Constraints Based Convex Belief Propagation

Authors: Yaniv Tenzer, Alex Schwing, Kevin Gimpel, Tamir Hazan

NeurIPS 2016 | Conference PDF | Archive PDF | Plain Text | LLM Run Details

Reproducibility Variable Result LLM Response
Research Type Experimental Experiments show that CBCBP outperforms the conventional consistency potential based approach, while being at least an order of magnitude faster.
Researcher Affiliation Academia Yaniv Tenzer Department of Statistics The Hebrew University Alexander Schwing Department of Electrical and Computer Engineering University of Illinois at Urbana-Champaign Kevin Gimpel Toyota Technological Institute at Chicago Tamir Hazan Faculty of Industrial Engineering and Management Technion Israel Institute of Technology
Pseudocode Yes Figure 1: The CBCBP algorithm. Shown are the update rules for the λ and ν messages.
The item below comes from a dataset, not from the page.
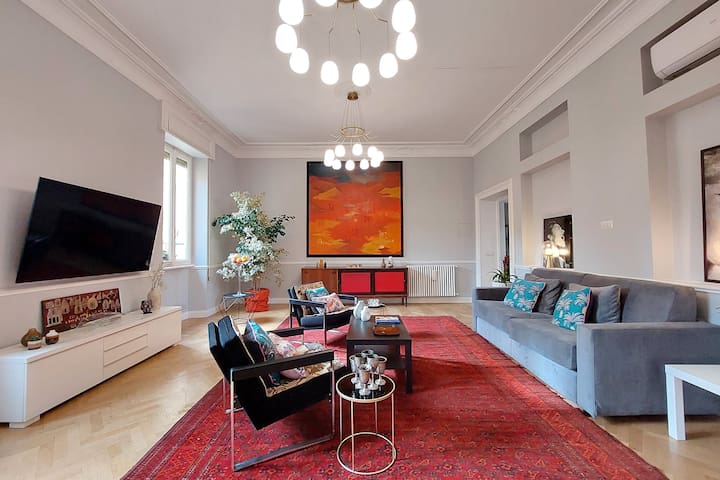 Luxury Terrace Rome Apartment gallery image 4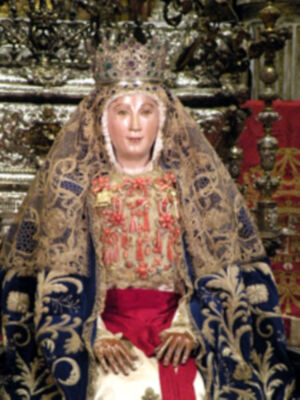 Sevilla se rinde a sus pies. (Reina de los Reyes)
Open Source Code No The paper discusses the use of a third-party open-source toolkit (Moses) but does not provide specific access to the authors' own implementation of CBCBP or experiment code.
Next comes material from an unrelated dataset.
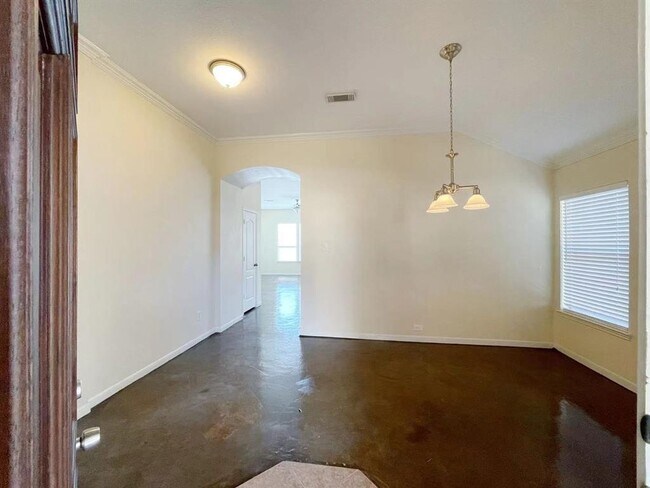 Building Photo - 1618 Eberhart Star Ct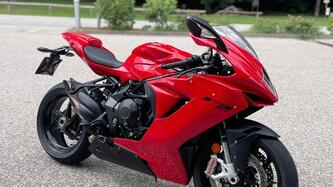 MV Agusta F3 800 Rosso (2021 - 23) usata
Open Datasets Yes We evaluate our approach on the task of semantic segmentation using the MSRC-21 dataset [21] as well as the Pascal VOC 2012 [4] dataset.
Dataset Splits No The paper mentions using datasets for training and testing (e.g., WMT2011 for training, WMT2009 for testing) and refers to standard error measures, but it does not provide specific details on training/validation/test splits (e.g., exact percentages or sample counts for each split).
Hardware Specification No The paper does not provide specific hardware details (e.g., GPU/CPU models, memory) used for running the experiments.
Software Dependencies No The paper mentions 'Moses' as a toolkit and implies implementation in 'Python' (given the context of ML papers and common tools), but it does not specify version numbers for any software dependencies or libraries.
Experiment Setup Yes We use maximum phrase length m = 3 and distortion limit d = 3. We run 250 iterations of CBCBP for each sentence. For the feature weights (γ), we use the default weights in Moses, since our features are analogous to theirs.